------ Recorded information

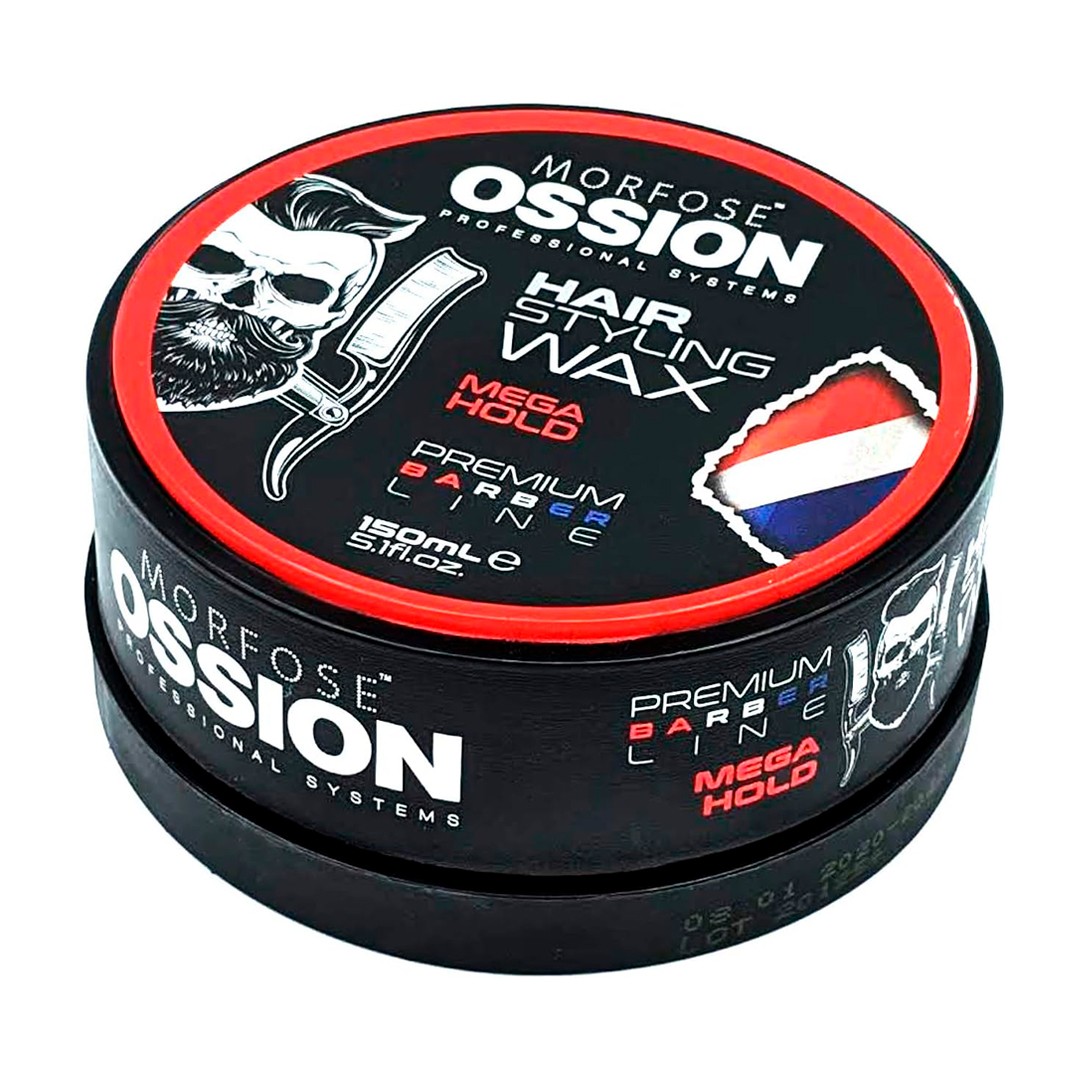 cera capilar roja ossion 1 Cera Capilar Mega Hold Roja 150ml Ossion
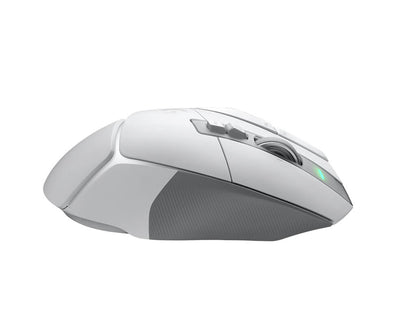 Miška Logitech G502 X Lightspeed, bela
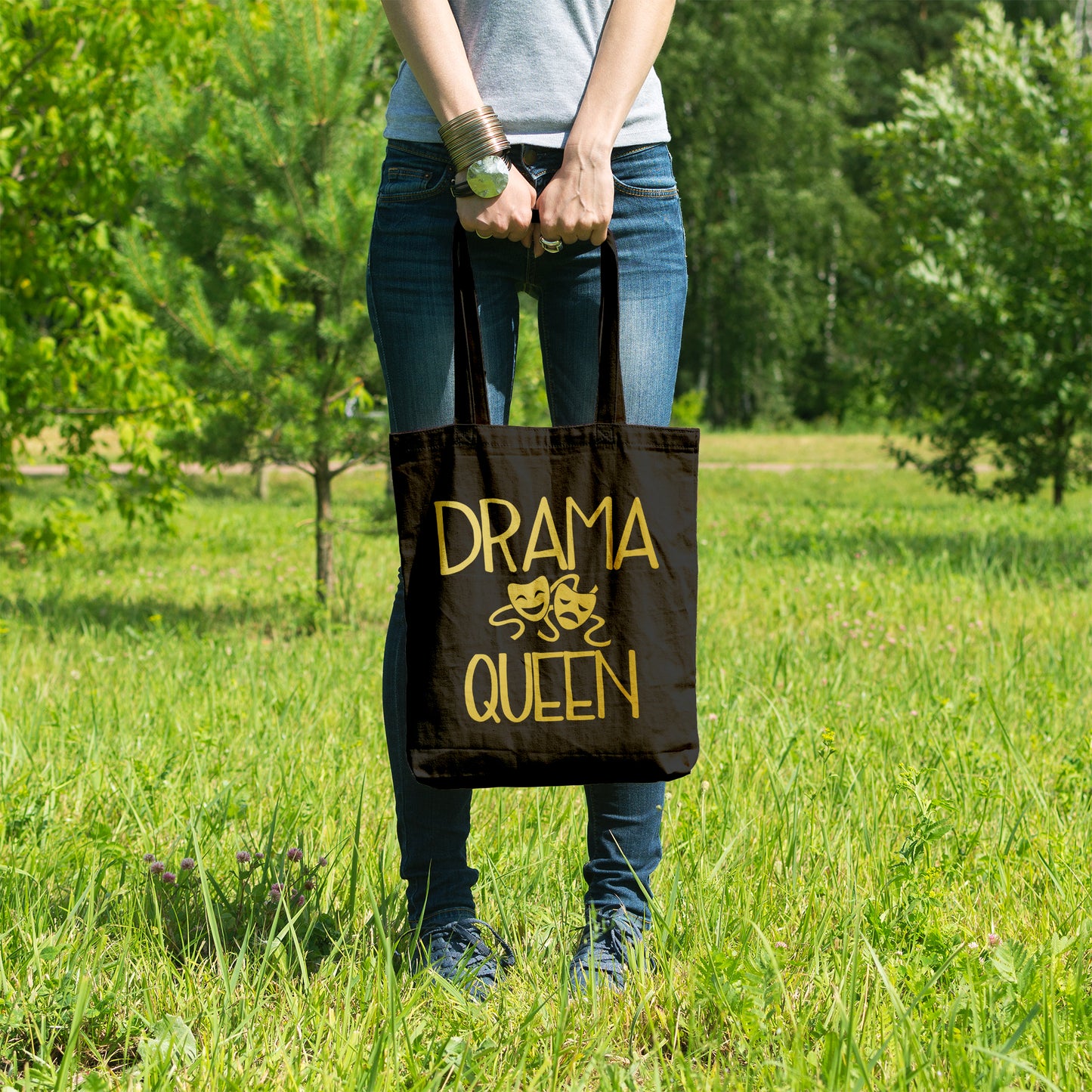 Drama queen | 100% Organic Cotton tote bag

------------

= Instructions to follow =
Excluding the images, copy all of the material above verbatim.

= Solution for this exercise =
 cera capilar roja ossion 1 Cera Capilar Mega Hold Roja 150ml Ossion
 Miška Logitech G502 X Lightspeed, bela
 Drama queen | 100% Organic Cotton tote bag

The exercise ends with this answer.